Philip Shaw, B.M. B.Ch., Ph.D.
Social and Behavioral Research Branch
Neurobehavioral Clinical Research Section
B.M.B.Ch. (Medicine) Oxford University, 1994
Ph.D. University of London, 2006
31 CENTER DR
BETHESDA, MD 20892
The Neurobehavioral Clinical Research Section examines the interplay between genes and the environment in shaping the development of brain and behavior. A major focus of work conducted in the section is on attention deficit hyperactivity disorder (ADHD), one of the most common and heritable childhood mental health problems. ADHD affects around 5-10 percent of all children in the United States and the rates of diagnosis are increasing. While about a quarter of children with ADHD still have the disorder in adulthood, others will experience complete remission, yet we understand little of the factors driving this variable outcome. By combining tools from neuroscience, behavioral and social science, the group is addressing these questions. Their study is based in the Clinical Center of the NIH, and more than 500 children - 300 of whom have ADHD - are assessed every two years at the Clinical Center as they grow into adulthood.
The research of the section focuses on three primary areas. Firstly, researchers aim to identify factors that cause ADHD and contribute to its variable course. By imaging the brain, they identified variable patterns of brain development in adolescence that underpin different clinical outcomes in adulthood. They are now exploring how genomics contribute to these distinct brain trajectories. Secondly, they aim to unravel how the multiple social contexts in which a child is embedded, such as family and schools, interact with neurobiological and genomic factors in ADHD. Finally, they investigate how behavioral and pharmacological treatments for ADHD work in the brain and how treatment response is affected by a child's genotype.
These studies are designed to inform clinical translation. Delineating the genomic and neurobehavioral factors which drive clinical course provides the foundation for tools to predict adult outcome in children with the disorder, allowing the focus of resources to be on those at risk for poor outcome. Understanding how treatments work in the brain could help the researchers develop new, more effective interventions.

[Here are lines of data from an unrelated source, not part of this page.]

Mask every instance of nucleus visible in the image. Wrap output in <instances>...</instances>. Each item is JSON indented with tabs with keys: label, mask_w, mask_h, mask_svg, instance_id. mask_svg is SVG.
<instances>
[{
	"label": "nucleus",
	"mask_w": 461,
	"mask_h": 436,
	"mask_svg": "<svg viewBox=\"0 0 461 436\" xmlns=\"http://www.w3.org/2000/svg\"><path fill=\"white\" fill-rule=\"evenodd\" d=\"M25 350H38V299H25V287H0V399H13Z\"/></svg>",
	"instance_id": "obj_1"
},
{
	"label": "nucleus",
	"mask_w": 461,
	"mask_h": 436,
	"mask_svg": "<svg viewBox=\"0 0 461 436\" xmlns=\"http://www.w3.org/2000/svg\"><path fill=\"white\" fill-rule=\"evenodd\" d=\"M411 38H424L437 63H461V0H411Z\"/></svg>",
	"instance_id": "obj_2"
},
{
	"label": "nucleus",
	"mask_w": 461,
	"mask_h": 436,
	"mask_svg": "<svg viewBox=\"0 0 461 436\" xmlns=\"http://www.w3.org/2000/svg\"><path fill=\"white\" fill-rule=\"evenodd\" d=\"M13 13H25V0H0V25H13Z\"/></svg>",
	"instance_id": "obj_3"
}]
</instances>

Philip Shaw is an Earl Stadtman Investigator at the Neurobehavioral Clinical Research Section of the National Human Genome Research Institute in Bethesda, United States. His main interest is in the genetic and environmental factors that influence the development of brain and behavior. A focus of his work is the most common neurobehavioral disorder of childhood, attention deficit hyperactivity disorder. He has degrees in experimental psychology and medicine from Oxford University, and a Ph.D. in psychological medicine from the Institute of Psychiatry in London. He completed residencies in internal medicine and psychiatry in England, and is a member of both the Royal College of Physicians and the Royal College of Psychiatry.